4 Turkey tenders Marinated then BBQ on the grill served with potato salad and baked beans and corn bread

4 turkey Pot Pies


----------



## phatch (Mar 29, 2002)

Cooking healthy for 1 is the same as cooking healthy for a lot of people. The concepts are all the same.

Cooking healthy on a budget for 1 has some tricks to it though.

It's good that you like fresh produce. It's a good buy in season and healthy. But for budget reasons, you need to buy in season when it's at its peak for quality and nadir for price. So for the Winter time, you need to work more in storable vegetables and accent/garnish with the expensive out of season things if you use them at all.

Avoid fresh herbs at the store. Grow them yourself for much less and can be done year round indoors or out. Many dried herbs are excellent as well and worth exploring at this point in your life.

Learn to love legumes and cook them yourself. This will save money and they can be reused later in the week for other dishes.   Soups are particularly frugal and worth your time. You can study with only brief interruptions to add the next ingredient and let it simmer along. A pressure cooker is a great time saver for many legumes.

Meat becomes an accent rather than the focus of the meal, and more meals will be meatless. 

The saute is the elegant solution for cooking for one but it focuses on the more expensive tender cuts. Not a budget friendly thing. Braising is good for the cheaper cuts and again cooks while you study. But braises are BIG and you'll need a freezer and the discipline to use it to cook this way.
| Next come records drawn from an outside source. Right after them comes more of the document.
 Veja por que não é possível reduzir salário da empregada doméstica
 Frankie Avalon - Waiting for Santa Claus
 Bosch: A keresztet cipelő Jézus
It's not really about recipes for one as learning to use the leftovers of larger cuts efficiently and avoiding expensive things  in the first place.


----------



## fira (Feb 14, 2011)

I would recommend buying a NuWave Oven Pro (search on Google) you will save lots of energy and have VERY+ tasty and healthy foods.


----------



## petemccracken (Sep 18, 2008)

Fira said:


> I would recommend buying a NuWave Oven Pro (search on Google) you will save lots of energy and have VERY+ tasty and healthy foods.


Really??


----------



## pcieluck (Dec 9, 2010)

Grow some herbs in a few pots. if you use them as regularly as me, it'll save you a lot in the long run. Whole chickens selling at only $0.50/lb are your friend. that's the protein of at least 4 meals for less than $5. After you eat that, you can make stock from the bones for the price of basic mirepoix.  Good stock means you can make good sauces on a pretty lean budget.  Egg and potatoes. Neither of those are expensive, but can make a delicious meal or side dish that really stick to your ribs.  I honestly believe a lot of the best food has its roots in old peasant life. I've had weeks that i've had $10 to spend on groceries, but still managed to feed myself better than average dishes. Poverty necessitates innovation. So may your lean budget make you a better chef!


----------



## chefedb (Apr 3, 2010)

Since I am not an organic or health food guru I won't go into that phase.
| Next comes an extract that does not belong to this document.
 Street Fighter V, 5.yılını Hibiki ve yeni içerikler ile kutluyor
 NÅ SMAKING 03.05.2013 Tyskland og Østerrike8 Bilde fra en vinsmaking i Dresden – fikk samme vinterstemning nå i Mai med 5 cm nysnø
As far as budget  shop Walmart  I find them 15 to 25% less across the on average..  Don't shop a food club as half your money will be invested in food in your pantry. Store brands today cost less and unlike years ago are as good and in some cases better then name brands.

Buy 1 item that can be used for 2 or 3 other things or dishes .  There should be no waste, as one item recycles to the other. Sit down and plan the meals for 1 week at a time.When you shop use a list and stick to it, No impulse buying. Go shopping after you eat, not if you are hungry. Its been proven if hungry you buy more .Use coupons and watch sales.Good Luck


----------



## kyheirloomer (Feb 1, 2007)

As with so many things, a lot of this depends on your available time. Trading time for money has always been important to budget-minded people.
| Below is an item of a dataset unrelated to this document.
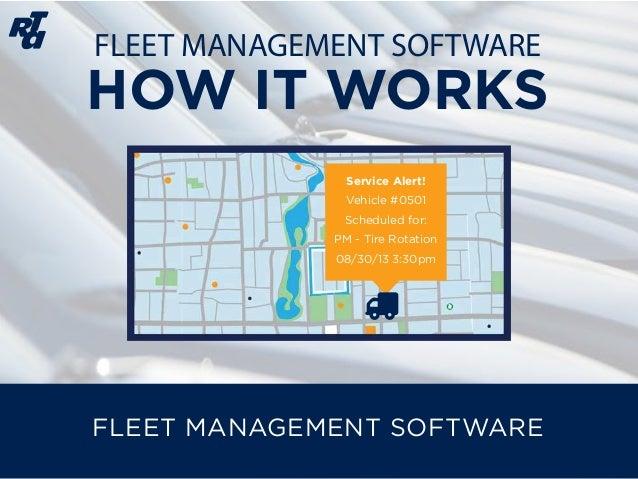FLEET MANAGEMENT SOFTWARE HOW IT WORKS FLEET MANAGEMENT SOFTWARE Service Alert! Vehicle #0501 Scheduled for: PM - Tire Rot...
If you don't already have one, I suggest investing in a small freezer. The one in your fridge just isn't large enough. Last time I looked, one of those mini-s was selling for around 200 bucks. A bunch of money, for sure. But it will let you take advantage of sales and quantity buys, and will soon have paid for itself.

As an example. We watch the sales, and, when chicken is a bargain, buy three largish birds. We then convert these to edible portions and stock-making pieces. By the time we're done, three birds costing $15-18 total, result in about 25 actual servings. In addition we have the stock. And those servings do not include the wings, which are saved up separately until there's enough for a meal.

We could not, however, accomplish this without a freezer.

You can apply this same concept to all sorts of ingredients.

If you have the time and inclination, canning and other food preservation methods can really help stretch those dollars. And many of us find it an enjoyable pastime as well.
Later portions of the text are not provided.